===== EXTRAIT DE PAGE

Pour aller plus loin sur l’aspect
militaire du Hezbollah, son leadership
et les enjeux de la guerre de Syrie, sur
ces liens :
http://www.renenaba.com/hassan-nasrallah-lindomptable/
http://www.renenaba.com/sous-la-syrie-le-hezbollah/
http://www.renenaba.com/moqtada-sadr-un-scalp-ideal-pour-george-bush-en-fin-de-mandat/
III. La
normalisation avec Israël
Alors que le grands
pays arabes musulmans sunnites,
notamment l’Arabie Saoudite,
s’emploient, via la théologie, à
provoquer une normalisation de facto
avec Israël, l’Iran et le Hezbollah s’y
refusent.
Aucun dignitaire religieux chiite n’a
participé au colloque des oulémas
sunnites d’Amman, le 1 er mai 2014,
rendant licite sous certaines
conditions, le pèlerinage à Jérusalem
pour les Musulmans, dégageant ainsi la
responsabilité de la branche rivale du
sunnisme dans cette forme de
normalisation déguisée par la théologie
avec Israël.

==========

- **TRAVAIL DEMANDÉ**: Pouvez-vous recopier tel quel le passage de l'extrait sur le Hezbollah et la normalisation avec Israël, de « Aucun dignitaire religieux » jusqu'à « avec Israël. » inclus ?

===== JEU DE DONNÉES

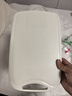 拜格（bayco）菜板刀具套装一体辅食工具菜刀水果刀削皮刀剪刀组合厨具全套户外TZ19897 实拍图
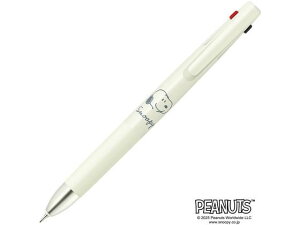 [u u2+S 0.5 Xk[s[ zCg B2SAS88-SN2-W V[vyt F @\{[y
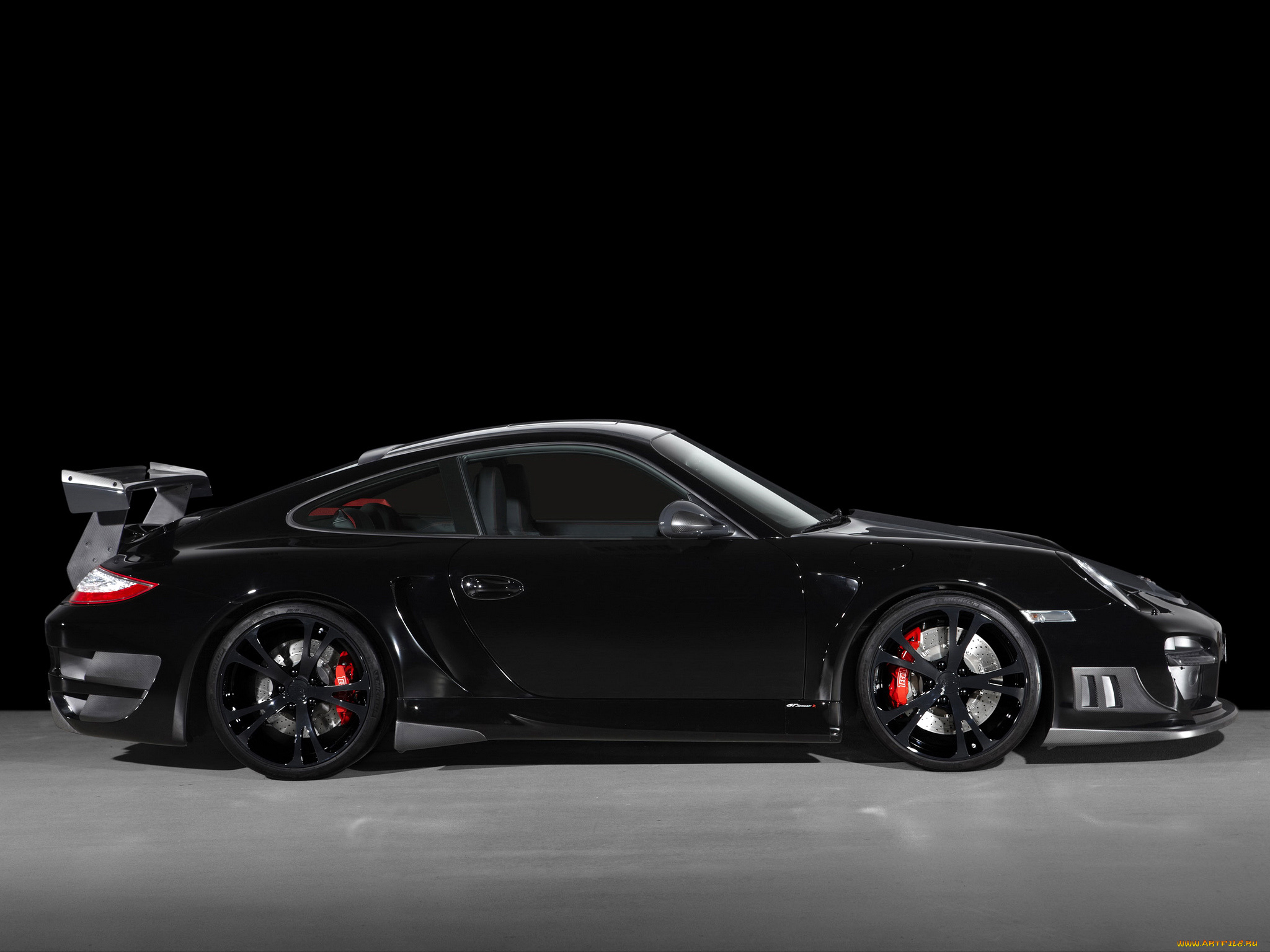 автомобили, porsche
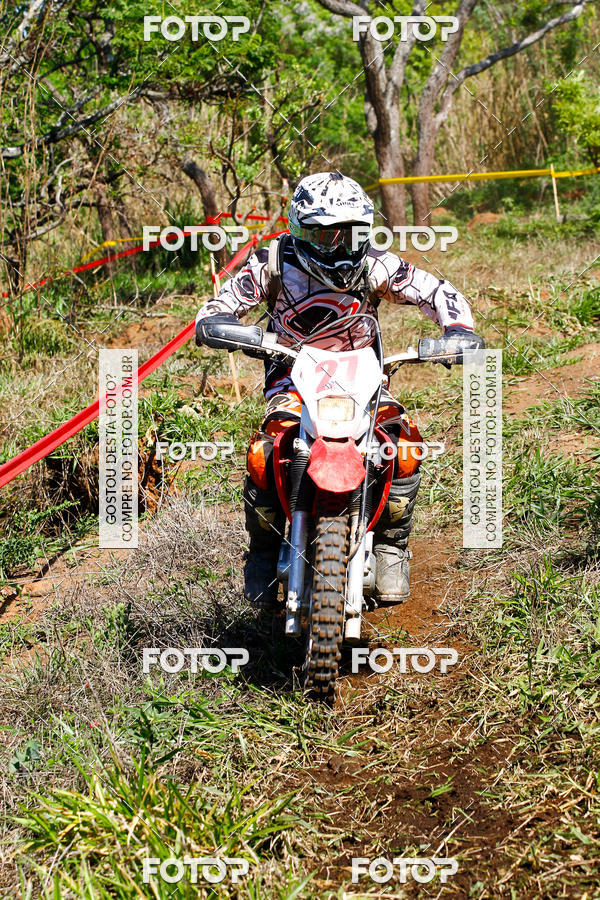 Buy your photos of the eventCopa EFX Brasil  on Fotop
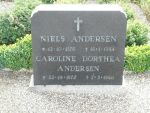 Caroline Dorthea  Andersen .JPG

==========

- **RÉSULTAT DE L'EXERCICE**:
Aucun dignitaire religieux chiite n’a
participé au colloque des oulémas
sunnites d’Amman, le 1 er mai 2014,
rendant licite sous certaines
conditions, le pèlerinage à Jérusalem
pour les Musulmans, dégageant ainsi la
responsabilité de la branche rivale du
sunnisme dans cette forme de
normalisation déguisée par la théologie
avec Israël.